Брайди купила билет и вошла в распахнутые розовые двери. «Романтический джаз-банд» играл хорошо знакомый старый «Вальс судьбы». Вопреки своему наименованию оркестрик этот никогда не исполнял джазовой музыки, мистер Дуайр ее не жаловал, так же как всяческих новомодных танцев, что возникали и исчезали в последние годы. Джайв, рок-н-ролл, твист и прочие изобретения встречали твердый отпор со стороны мистера Дуайра, убежденного, что в танцзале все должно быть в высшей степени прилично и благородно. В «Романтическом джаз-банде» играли три музыканта: мистер Мэлони, мистер Суэнтон, а ударником — Дэно Райан. Это были немолодые люди, музыканты-любители, приезжавшие из города в машине мистера Мэлони; один из них работал на фабрике мясных консервов, другой — в Управлении энергоснабжения, а третий состоял на службе в Совете графства.

— Как живешь, Брайди? — осведомился и Дэно Райан, когда она шла мимо него в раздевалку. Барабаны его сейчас бездействовали, «Вальс судьбы» обходился без них.

— Все в порядке, — отозвалась она. — Ты сам-то здоров? Глаза получше? — В прошлую субботу Дэно пожаловался, что у него вдруг стали слезиться глаза, видать, от какой-то простуды. Начали слезиться с самого утра, и весь день не проходило, никогда с ним такого не было, сказал он, добавив, что вообще за всю свою жизнь и дня ничем не проболел. «Наверное, мне очки нужны», — заключил Дэно, и, входя в раздевалку, Брайди представила себе, как он в очках чинит дорогу — в Совете графства он служил рабочим-ремонтником. Где же это видано, чтобы дорожный рабочий носил очки, размышляла Брайди, может, и глаза у него стали болеть из-за пыли, от нее на такой работе не укроешься.

— Как дела, Брайди? — окликнула ее девушка по имени Эйни Макки, она была совсем юная, лишь в прошлом году окончила монастырскую школу.

— Какое у тебя платье чудесное! — сказала Брайди. — Это что, нейлон?
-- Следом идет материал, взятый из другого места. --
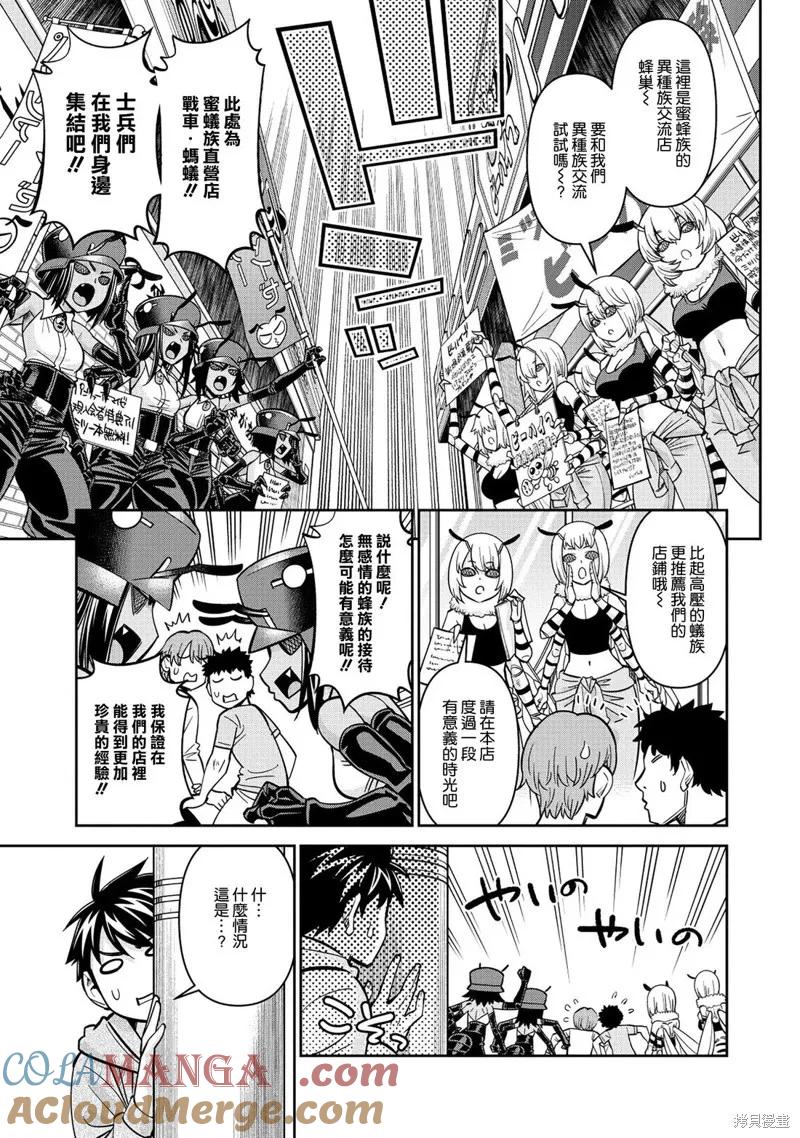 魔物娘的同居日常 第85话 第3页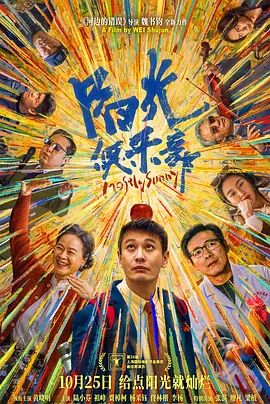 伦理二区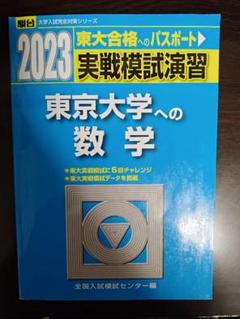 2025年最新】実戦模試演習東京大学への数学の人気アイテム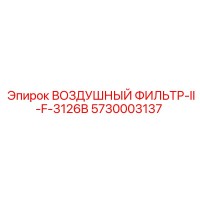 5730003137 ВОЗДУШНЫЙ ФИЛЬТР-II-F-3126B Epiroc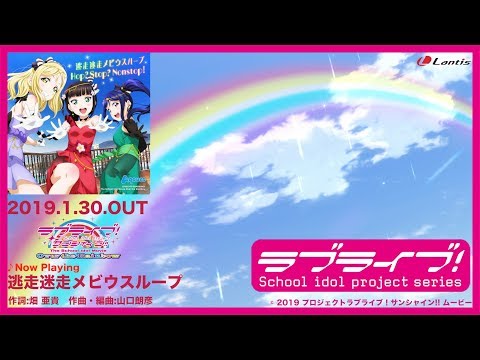 Love Live! Sunshine!! The School Idol Movie Over the Rainbow Hop? Stop? Nonstop! Aqours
— Это трайсел. Гладить не надо.

Брайди сняла пальто и повесила его на крючок. В раздевалке была маленькая раковина с краном, над ней висело потускневшее овальное зеркало. На бетонном полу валялись клочки ваты, смятые бумажные салфетки, окурки. В углу зелеными деревянными панелями была огорожена туалетная кабинка.

— Потрясно выглядишь, Брайди! — заметила Мэдж Даудинг, дожидавшаяся очереди к зеркалу. Подойдя к нему вплотную, она сняла очки и принялась старательно красить ресницы. Пока, близоруко щурясь и напевая, она вглядывалась в свое отражение, другие девушки нетерпеливо топтались рядом.

— Да не копайся ты, Мэдж, бога ради! — крикнула Эйни Макки. — Что нам, всю ночь тут торчать?

Одна лишь Мэдж Даудинг была здесь Постарше Брайди. Ей стукнуло уже тридцать девять, хотя обычно она свой возраст скрывала. Девушки пересмеивались за ее спиной, все были согласны, что Мэдж Даудинг пора уже примириться со своей участью — в ее-то годы, подслеповата, кожа скверная — и перестать бегать за мужчинами. Это просто смешно. Да и кому она может понравиться? Уж лучше бы Мэдж Даудинг занималась по субботам добрыми делами, канонику О’Коннелу вечно требуется помощь!